A poco que rasquemos
Cuando cada semana vuelvo a poner en funcionamiento la maquinaria que me lleva a sacar a la luz un nuevo artículo intento, habitualmente, analizar lo trascendente, importante o diferente que nos han deparado los días transcurridos entre una entrega y otra, constituyendo este ejercicio, en muchas ocasiones, misión imposible, pues sucumbo semana tras semana a la batalla interior que supone la pretensión de encontrar aquello que verdaderamente considero digno de ser comentado a sabiendas de que para muchos de ustedes unas veces no pasarán de ser simples palabras que nada les trasmiten y esperando que para alguien el efecto sea el contrario.
Y todas las semanas, sin que ninguna quede exenta, porque ahí sí actúa un convencimiento absoluto, intento rascar la superficie de lo que se nos comunica para mirar un poco más adentro, para intentar acceder a la trastienda de aquello que nos hacen llegar desde cualesquiera que sean las voces o intérpretes, porque ahí, detrás, debajo de su cáscara, es donde en la mayoría de las ocasiones encontramos la verdadera molla de la cuestión acometida. La semana pasada el tema estrella que dibujó con mayor espacio la actualidad informativa fue la huelga que el 20% de los transportistas comenzaron el pasado lunes, y de eso resulta muy sencillo hablar. Todos vimos los piquetes cortando las carreteras, escuchamos las legítimas protestas que los participantes esgrimieron para explicar su causa, nos pusimos de su lado al comprender sus justas reivindicaciones, pues al igual que ellos la disparatada subida de precios la sufrimos todos en nuestras cuentas, y en su contra cuando la violencia firmó algunas de las reacciones y les alejó de la racionalidad de las mismas a golpe de incendios y atropellos mortales.
Con igual compás, todos sufrimos el vacío de las estanterías en los comercios de alimentación, las largas colas en las gasolineras y los carteles de Sin Servicio que por falta de combustible colgaron muchas de ellas al segundo día del levantamiento como falso indicador de la incidencia que estaba cuajando el paro en la sociedad, y digo falsa apariencia porque sin la extraordinaria colaboración de la locura colectiva que despertó la incierta e infundada posibilidad de la carencia de alimentos hubiese resultado materialmente imposible llegar a tales cuotas de desabastecimiento en tan escaso periodo de tiempo.
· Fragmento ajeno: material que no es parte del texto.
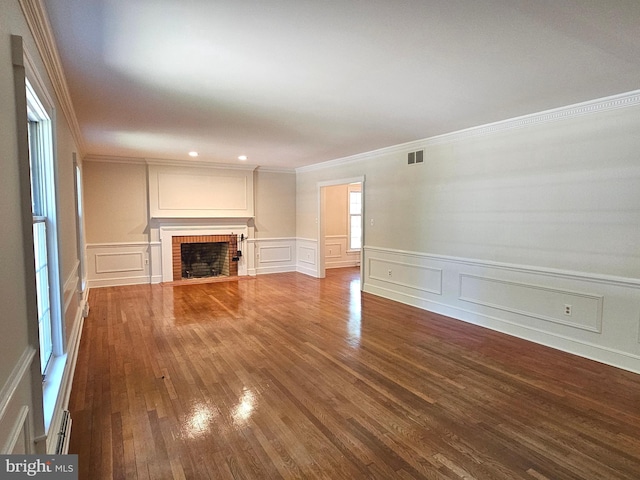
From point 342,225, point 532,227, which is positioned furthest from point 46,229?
point 342,225

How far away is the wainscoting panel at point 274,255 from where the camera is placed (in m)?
8.34

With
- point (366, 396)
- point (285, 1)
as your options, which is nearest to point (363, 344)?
point (366, 396)

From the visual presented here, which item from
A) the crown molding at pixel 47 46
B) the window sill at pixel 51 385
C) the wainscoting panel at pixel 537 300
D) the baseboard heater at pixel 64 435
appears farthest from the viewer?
the wainscoting panel at pixel 537 300

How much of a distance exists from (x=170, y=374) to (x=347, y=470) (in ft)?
6.22

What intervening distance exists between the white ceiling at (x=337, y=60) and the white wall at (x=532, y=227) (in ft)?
1.37

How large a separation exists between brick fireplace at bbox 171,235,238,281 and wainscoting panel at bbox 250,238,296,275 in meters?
0.48

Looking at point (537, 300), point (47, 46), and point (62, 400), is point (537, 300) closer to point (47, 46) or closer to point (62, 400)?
point (62, 400)

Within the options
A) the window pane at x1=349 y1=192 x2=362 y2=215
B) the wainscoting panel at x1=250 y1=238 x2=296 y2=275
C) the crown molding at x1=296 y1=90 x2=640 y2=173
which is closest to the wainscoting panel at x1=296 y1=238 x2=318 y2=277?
the wainscoting panel at x1=250 y1=238 x2=296 y2=275

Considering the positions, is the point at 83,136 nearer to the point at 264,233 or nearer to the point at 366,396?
the point at 264,233

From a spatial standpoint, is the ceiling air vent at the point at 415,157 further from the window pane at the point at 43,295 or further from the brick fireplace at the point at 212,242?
the window pane at the point at 43,295

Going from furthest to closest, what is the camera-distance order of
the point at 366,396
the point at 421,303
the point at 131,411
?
the point at 421,303
the point at 366,396
the point at 131,411

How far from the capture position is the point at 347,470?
1986mm

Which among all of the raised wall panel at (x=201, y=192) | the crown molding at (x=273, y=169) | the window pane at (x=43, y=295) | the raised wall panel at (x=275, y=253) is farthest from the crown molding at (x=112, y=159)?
the window pane at (x=43, y=295)

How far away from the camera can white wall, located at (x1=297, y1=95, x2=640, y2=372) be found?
3305 mm
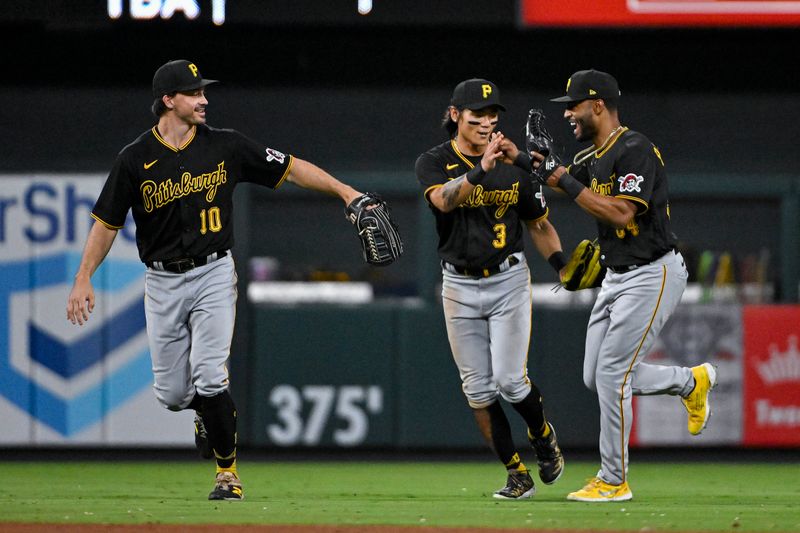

Y es aquí, en está desmedida reacción popular que afloró a la superficie a poco que se escarbó en la estabilidad que disfrutamos, donde voy a pararme. Porque no es nada nuevo lo proclives que somos a contagiarnos de rumores y temores que alguien lanza en un momento dado consiguiendo cegar las conductas más racionales y serenas, que en este caso desembocaron en un acopio propio de épocas pasadas con cartillas de racionamiento.
Me asombra realmente la escasa capacidad de mesura, la dramatización desaforada que lo acontecido despertaba en algunas señoras que, casi con lágrimas en los ojos, yo como testigo, pregonaban su agobio vital en una sucursal bancaria porque en un supermercado, solamente en uno, no había leche ni huevos, ante mi total incredulidad, mi indignación por semejante escena y mi desconcierto al comprobar la escasa confianza que en el Estado de Derecho y sus recursos se tiene todavía socialmente. Me parece inaudito que seamos incapaces de asumir con la madurez necesaria que en estos tiempos que vivimos sólo un gran desastre natural o conflicto armado tienen la suficiente fuerza para dejar a un país sin alimentos y que del resto de circunstancias o situaciones que puedan llegarse a dar se deben ocupar los que tienen la obligación de procurarnos el bienestar que tanto pregonan y que, no olvidemos, pagamos todos de nuestros bolsillos.